PROBLEM: Reproduce the full article on the singular secret of your financial future, word for word.
··· TEXT BLOCK
In order to have a ... Rat Race Exit Strategy! you must ... Never Refuse Money!
Honest, ethical money ... of course!
The Singular Secret of Your Financial Future
(...and Bonus Info for Financial Freedom for your Kids)
Kevin Hogan
The first two weeks of 2008 have shown the cracks of the major weaknesses in the economy of the U.S. and the markets worldwide. Today I want to
show you why traditional "wisdom" about "investing" is going to be a disaster and then I show you the single most important factor in growing the
size of your bank account for this year and the next 20 years.
I can almost guarantee your retirement plan, 401 k, stock portfolio, will once again be lower in value at the end of this year than it was at the
end of last year. Maybe a lot lower.
In fact, watch the stock market have at least a mini-crash very soon. I've mentioned in Coffee for three consecutive weeks that I don't like
the looks of what I'm seeing. I don't want to be alarmist, but the numbers look disconcerting to me. I don't like anything except precious metals
and maybe short term, the dollar. (I'll explain in Coffee next week.)
The money you've put in your 401 k is dwindling as we speak...
······
··· DATASET CONTENT
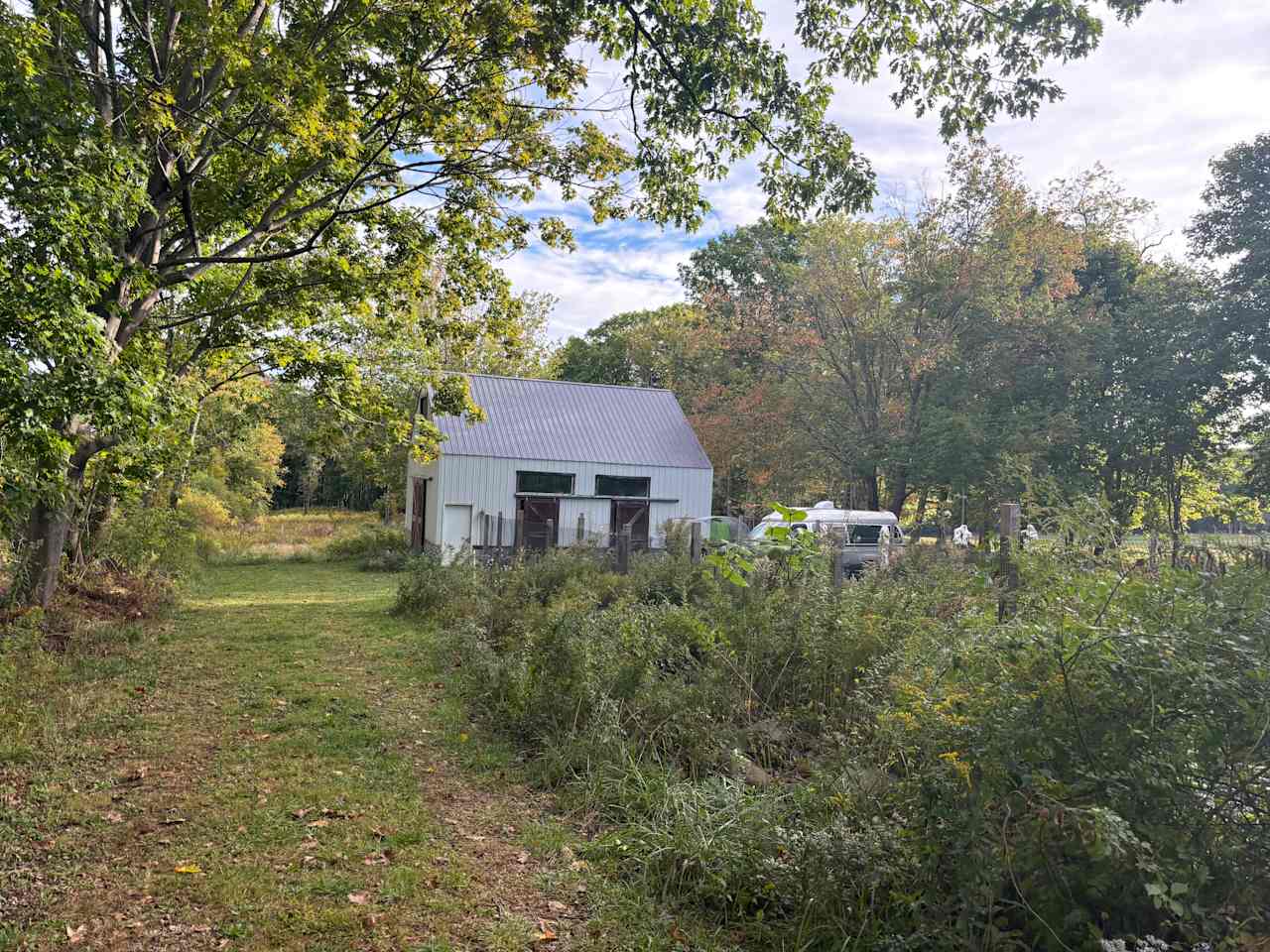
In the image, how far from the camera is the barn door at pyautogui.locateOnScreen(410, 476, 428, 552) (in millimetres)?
24906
······
RESULT:
In order to have a ... Rat Race Exit Strategy! you must ... Never Refuse Money!
Honest, ethical money ... of course!
The Singular Secret of Your Financial Future
(...and Bonus Info for Financial Freedom for your Kids)
Kevin Hogan
The first two weeks of 2008 have shown the cracks of the major weaknesses in the economy of the U.S. and the markets worldwide. Today I want to
show you why traditional "wisdom" about "investing" is going to be a disaster and then I show you the single most important factor in growing the
size of your bank account for this year and the next 20 years.
I can almost guarantee your retirement plan, 401 k, stock portfolio, will once again be lower in value at the end of this year than it was at the
end of last year. Maybe a lot lower.
In fact, watch the stock market have at least a mini-crash very soon. I've mentioned in Coffee for three consecutive weeks that I don't like
the looks of what I'm seeing. I don't want to be alarmist, but the numbers look disconcerting to me. I don't like anything except precious metals
and maybe short term, the dollar. (I'll explain in Coffee next week.)
The money you've put in your 401 k is dwindling as we speak...